• _任务要求_
- A) 根据下面的 Scrapy 示例，判断以下说法是否与其相符。每项回答“是”或“否”，并原样引用起决定作用的原文：(i) FormRequest 是 Request 的子类；(ii) LoginSpider 的 name 属性值为 'login2'；(iii) 表单数据是通过 formdata 参数传给 FormRequest 的。
- B) 列出下面的 Scrapy 示例代码中以“#”开头的全部注释的文字。
- C) 请从下面的 Scrapy 示例中照抄一段原文，从“FormRequest 提交表单使用, 是Request子类”起，一直抄到“# 如何解决滑动验证码问题?”为止。

7 Request | Response

FormRequest 提交表单使用, 是Request子类

'''
spiders/login.py
提交表单 - FormRequest 
'''
class LoginSpider(scrapy.Spider):
    name = 'login'
    allowed_domains = ['sxt.cn']
    start_urls = ['http://sxt.cn/']

    def start_requests(self):
        # 如何解决滑动验证码问题?
        url = 'https://www';
        # 提交表单信息
        form_data = {
            "user": "",
            "password": ""
        }
        yield scrapy.FormRequest(url, formdata=form_data, callback=self.parse)

callback可以链式解析

    def parse(self, response):
        print(response.text)
        yield scrapy.Request("", callback=self.parse_info)

    def parse_info(self, response):
        print(response.text)
携带cookie
'''
spiders/login2.py
携带cookie
'''
...
    def start_requests(self):
        cookie_str = "UM_distinctid=174a12e00ae82-0943674d9bf601-333769-144000-174a12e00af331; CNZZDATA1261969808=758276302-1600431365-%7C1600431365; PHPSESSID=jundabfrl22tpqpvjf0nk6o2p7; user=a%3A2%3A%7Bs%3A2%3A%22id%22%3Bi%3A5170%3Bs%3A5%3A%22phone%22%3Bs%3A11%3A%2215053710260%22%3B%7D"
        # 字符串转字典
        for cookie in cookie_str.split(";"):
            key, value = cookie.split('=', 1)
            cookies = {}
            # 去空格
            cookies[key.strip()] = value.strip()
        yield scrapy.Request("http://sxt.cn/", cookies=cookies, callback=self.parse)
...

• _可用数据_

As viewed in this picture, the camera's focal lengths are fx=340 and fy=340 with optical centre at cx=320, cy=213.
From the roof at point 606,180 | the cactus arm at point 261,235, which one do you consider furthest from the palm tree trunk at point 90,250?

• _参考答案_
- A)
(i) 是：“FormRequest 提交表单使用, 是Request子类”
(ii) 否：“name = 'login'”
(iii) 是：“yield scrapy.FormRequest(url, formdata=form_data, callback=self.parse)”

- B)
1. 如何解决滑动验证码问题?
2. 提交表单信息
3. 字符串转字典
4. 去空格

- C)
FormRequest 提交表单使用, 是Request子类

'''
spiders/login.py
提交表单 - FormRequest 
'''
class LoginSpider(scrapy.Spider):
    name = 'login'
    allowed_domains = ['sxt.cn']
    start_urls = ['http://sxt.cn/']

    def start_requests(self):
        # 如何解决滑动验证码问题?